# Time Lapse Tools



## Hillsilly (Aug 23, 2014)

There's a new ferry terminal being built outside my office and I thought it would be fun to make a timelapse movie of it. I'm thinking of taking one photo per day - probably towards sunset. 

But, this will be my first longer term time lapse movie. So I've got a query. With sunset times varying each day, are there any easy programs which will help you calculate the exact time of day to take your photo so that (in theory at least) I'd have the same ambient lighting conditions every day? Or am I overthinking this and should just use a light meter and wait for the right time or should I just take the photo at the same time each day?


----------



## pablo (Aug 23, 2014)

the photographers ephemeris will show you the position of the sun at any time of day.

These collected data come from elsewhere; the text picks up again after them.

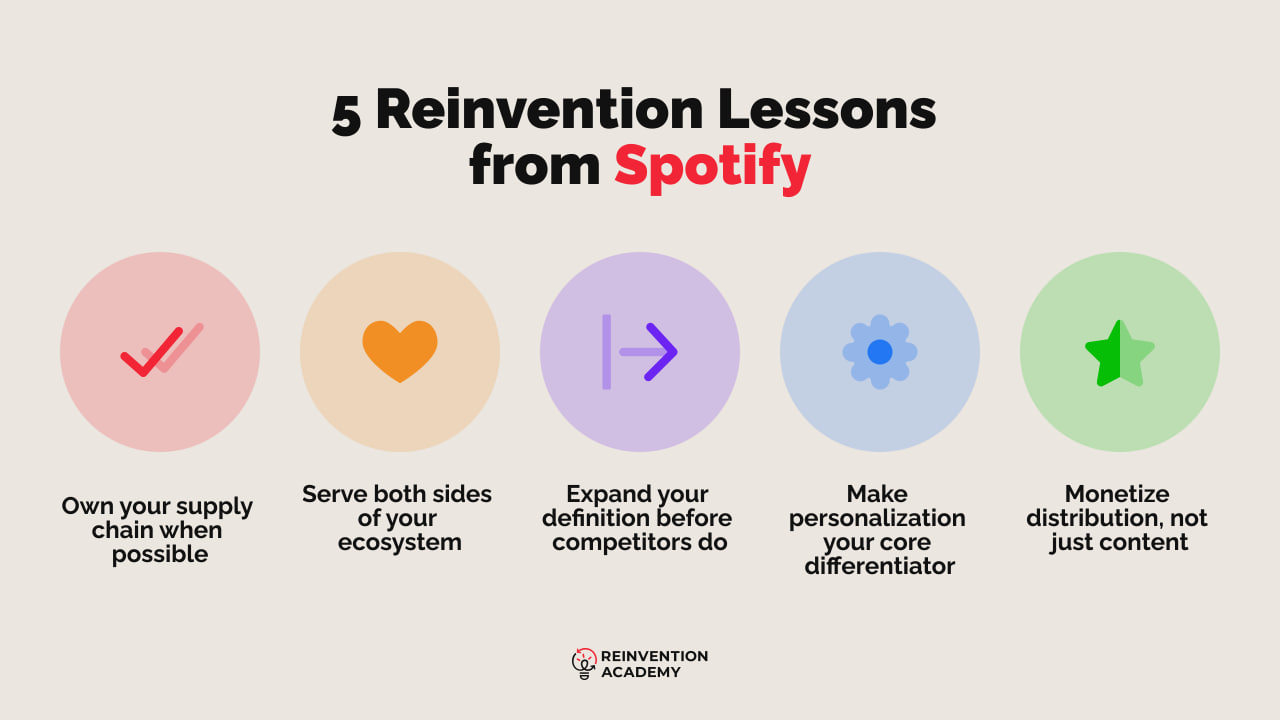 5 Reinvention Lessons from Spotify

Own your supply chain when possible

Serve both sides of your ecosystem

Expand your definition before competitors do

Make personalization your core differentiator

Monetize distribution, not just content

REINVENTION ACADEMY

rises north east, sets north west for now.

can't account for day to day cloud cover etc...

shoot what you can, use a good solid tripod, what if a concrete section or metalwork is delivered or installed away from your ideal time of day....?

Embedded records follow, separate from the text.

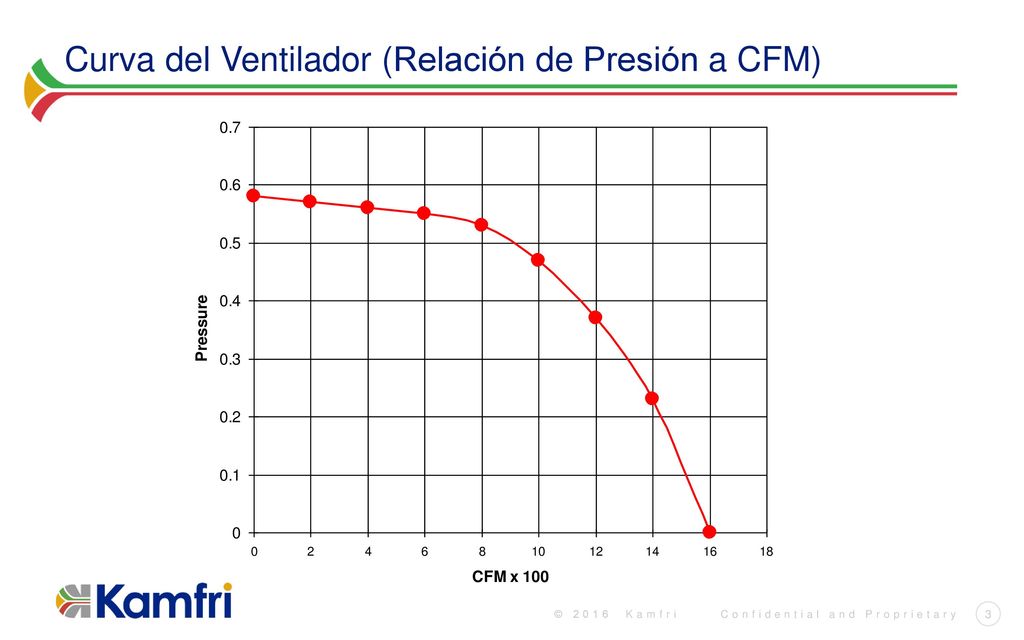 Curva del Ventilador (Relación de Presión a CFM)

0.7
0.6
0.5
0.4
0.3
0.2
0.1
0

Pressure

0 2 4 6 8 10 12 14 16 18

CFM x 100

Kamfri

© 2016 Kamfri Confidential and Proprietary 3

sun position is different from moon position, moon might not affect light and shadows, but will affect tide....


----------



## Valvebounce (Aug 23, 2014)

Hi Hillsilly. 
I have been pondering a similar question, I have been invited by a relative to take shots of him painting a mural at a local campsite, I thought it would be a good opportunity to do something different! I decided to take more shots and bin any with no (significant) change. 
I am thinking on the first day I will use shorter intervals and then adjust based on actual time between significant changes, or just keep the same interval and bin more, not sure yet, still pondering, not starting until September. 
Having seen some larger building projects some days you don't see a change, some days there will be multiple significant changes, you should also consider the length of the time lapse movie you might achieve at one frame per day at 24 fps that is about ten seconds per year assuming a 5 day working week with no holidays (if I did my maths right)! What is the project completion date, months, year or years from now?
Even discounting significant changes, there will always be subtle differences, tide, clouds, cranes, flags and weather to add interest in between significant changes. 
Very interested to see other peoples input on this. 

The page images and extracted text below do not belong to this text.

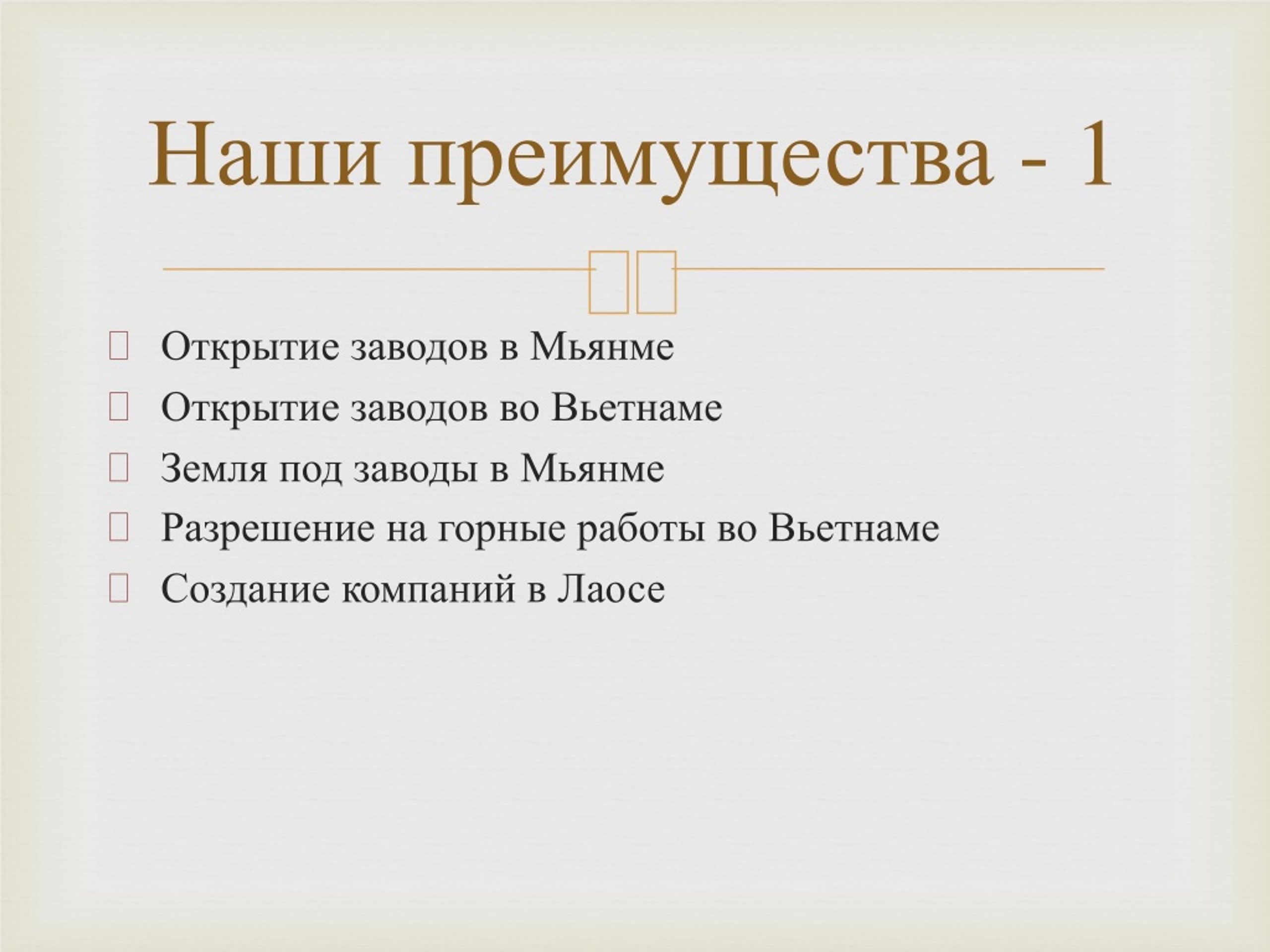 Наши преимущества - 1

Открытие заводов в Мьянме
Открытие заводов во Вьетнаме
Земля под заводы в Мьянме
Разрешение на горные работы во Вьетнаме
Создание компаний в Лаосе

Edit, I meant to say make the position of the camera one that you can easily reproduce quickly and easily especially if there is a boss in your office that might get annoyed with you "fiddling with that bloody camera again"! This to me would include height, distance from a wall or edge and direction of the lens (significant static landmark on the edge of frame) and focal length if using a zoom! 

Cheers, Graham.


----------



## eeek (Aug 23, 2014)

Take a look at LRTimelapse. Specifically, this:

http://lrtimelapse.com/tutorial/long-term-construction-time-lapse/

Granted, that's more towards very long term, multiple shots, but it may help.


----------



## jprusa (Aug 23, 2014)

The Photographer’s Ephemeris or Sunseeker . Also take tides into consideration as well.


----------